■ **TASK REQUIREMENTS**:
A. In the Varsity text, can you write out the stretch from "The City of" through "and welcoming city.", changing "offices" to "apartments"?
B. Answer these questions from the Varsity text:
(i) Where did the diverse, open-minded folks gather?
(ii) How much of the existing space would the owner's plans turn into offices?
(iii) Which street's establishments will the culture of Palo Alto come to reflect?

■ **PAGE TEXT**:
+---+

The  legends that color our city were,  in this way, born and that gave life to the  Spirit of Community that became a beacon for all  the world to see; drawing into Palo Alto the true makers of today: the first creators of the high tech, dot com generation. What better depicts the values that attracted this generation of brilliant, young, creative, individualist, the  pushers of technology and culture than the diverse, open minded, accepting, globally and locally active and aware folks  that gathered at the Varsity? There has not been, nor is there now, any place in or around downtown Palo Alto that welcomed equally,  paying patrons and non- paying company who gathered together regularly in the courtyard  as well as indoors, depending upon seating accommodations (which changed with eras). This welcoming practice propagated an ambiance of inclusiveness and gave inertia to lines of open communication and the exchanging of ideas and values. 

The City of Palo Alto has received plans submitted by the owner of the Varsity that will transform two thirds of the existing space into offices. This will forever change the flow of pedestrian traffic through the building, and put an end to what remained true to the *spirit of the Varsity Theater and remained as such even in (it's final generation) as a) retail store. The culture of Palo Alto will be a reflection of the homogenized, high rent, establishments that populate University Avenue.It is truly a sad day for this once diverse, innovative, and welcoming city.

+---+

■ **DATASET CONTENT**:
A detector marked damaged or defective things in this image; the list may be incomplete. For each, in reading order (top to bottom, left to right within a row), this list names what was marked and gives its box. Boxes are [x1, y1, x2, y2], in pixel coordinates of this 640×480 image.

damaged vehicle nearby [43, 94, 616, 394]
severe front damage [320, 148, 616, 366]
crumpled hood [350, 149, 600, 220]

+---+

■ **TASK ANSWERS**:
A.
The City of Palo Alto has received plans submitted by the owner of the Varsity that will transform two thirds of the existing space into apartments. This will forever change the flow of pedestrian traffic through the building, and put an end to what remained true to the *spirit of the Varsity Theater and remained as such even in (it's final generation) as a) retail store. The culture of Palo Alto will be a reflection of the homogenized, high rent, establishments that populate University Avenue.It is truly a sad day for this once diverse, innovative, and welcoming city.

B.
(i) At the Varsity.
(ii) Two thirds.
(iii) University Avenue.